[TASK TO CARRY OUT] What is needed is an exact copy of the lines from the start of the records below through the line with "230V 400W 240*240*1.5mm", without the pictures.

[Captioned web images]
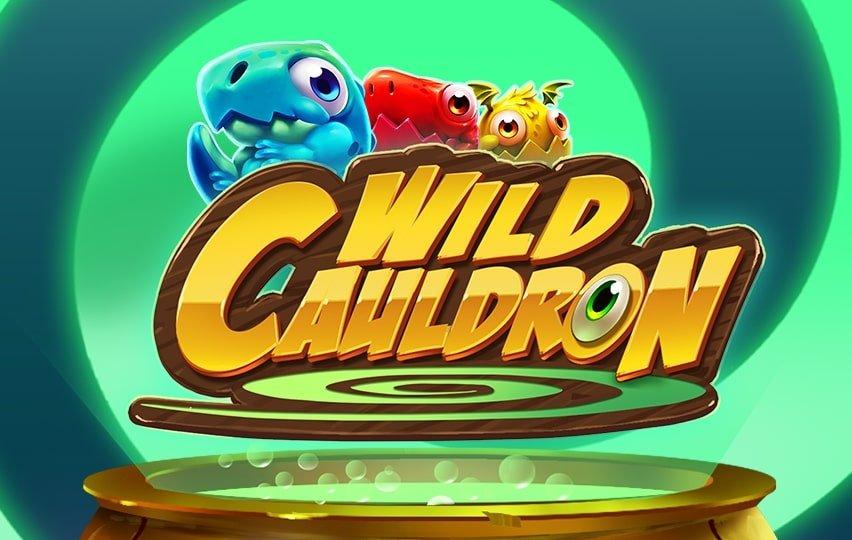 Wild Cauldron Quickspin Banner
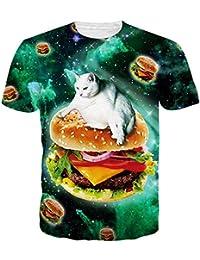 d64f44e0aff09 Goodstoworld Unisexe Tee Shirt Imprimé 3D Manches Courtes T-Shirts - pour  Homme et Femme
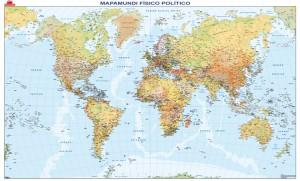 mapa magnetico mundi fisico politico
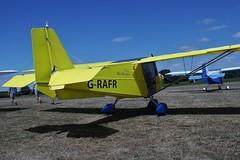 G-RAFR SKYRANGER BREIGHTON .
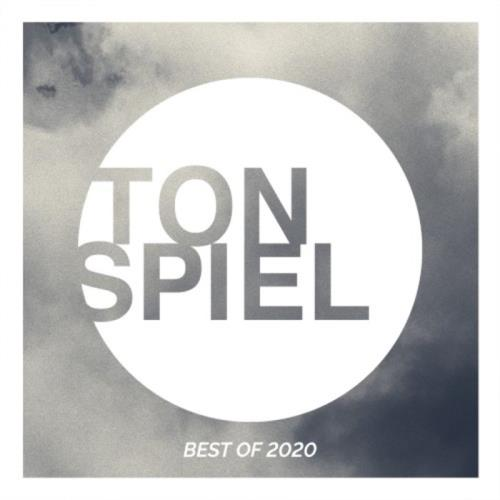 Best Of Tonspiel 2020 (DJ Mix) (2020)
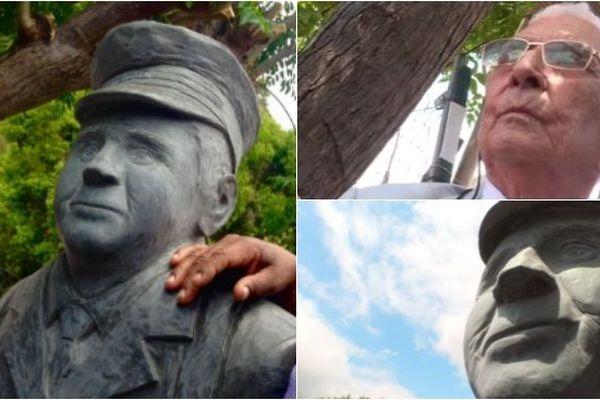 A 91 ans, Ivrin Pausé est décédé, ce jeudi 29 août.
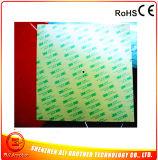 230V 400W 240*240*1.5mm Verwarmer van de Printer van het Silicone de Rubber 3D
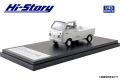 [予約]Hi-Story(ハイストーリー) 1/43 MAZDA PORTER CAB ホワイト (1969)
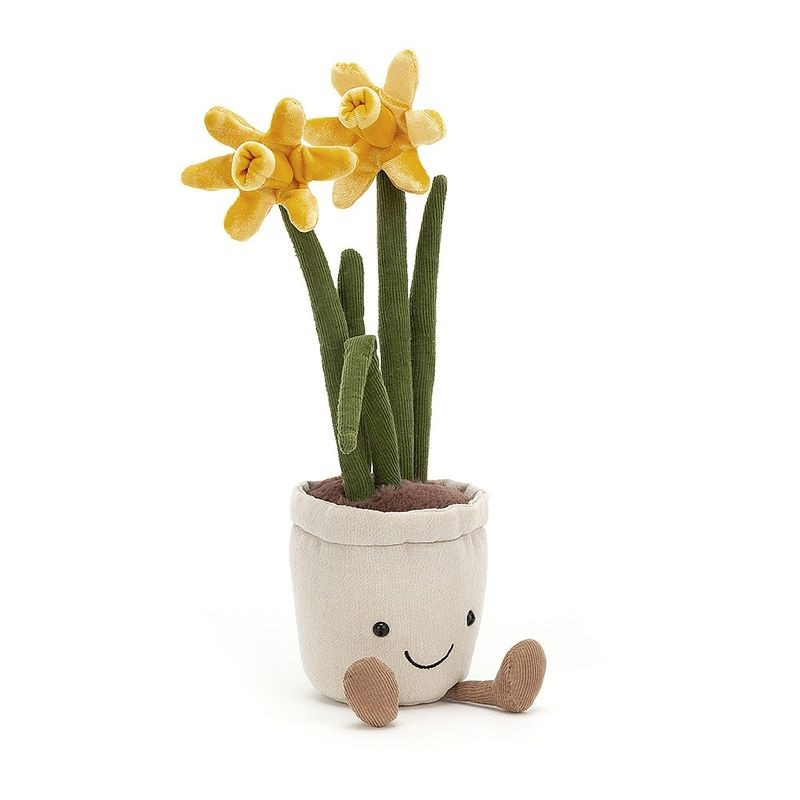 JellyCat Przytulanka kwiatek żonkil Amuse 30 cm - Pan Talerzyk
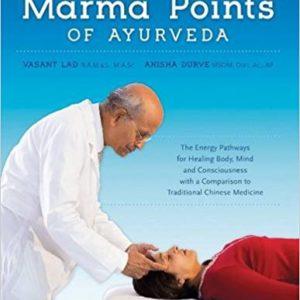 Marma Points of Ayurveda
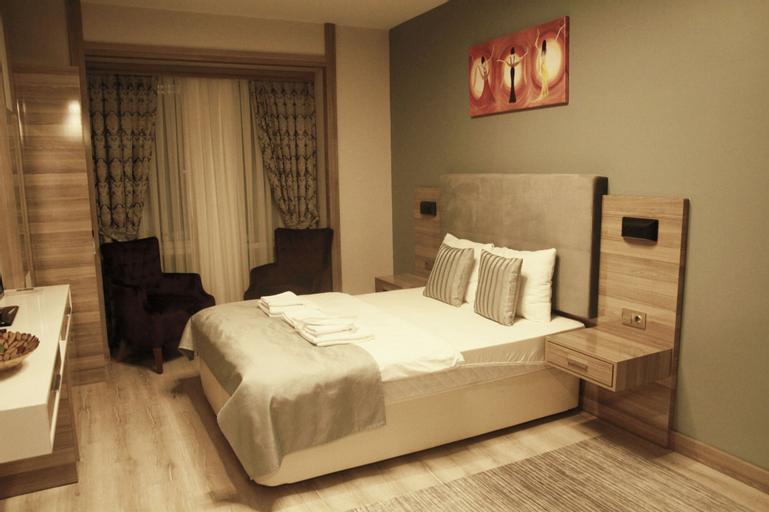 New Suites, Avcılar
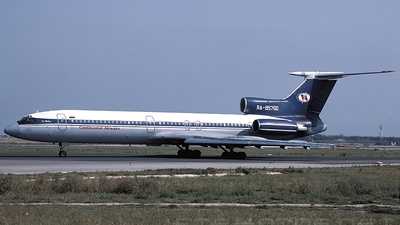 RA-85760 - Tupolev Tu-154M - Continental Airways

[REPLY]
 Wild Cauldron Quickspin Banner
 d64f44e0aff09 Goodstoworld Unisexe Tee Shirt Imprimé 3D Manches Courtes T-Shirts - pour  Homme et Femme
 mapa magnetico mundi fisico politico
 G-RAFR SKYRANGER BREIGHTON .
 Best Of Tonspiel 2020 (DJ Mix) (2020)
 A 91 ans, Ivrin Pausé est décédé, ce jeudi 29 août.
 230V 400W 240*240*1.5mm Verwarmer van de Printer van het Silicone de Rubber 3D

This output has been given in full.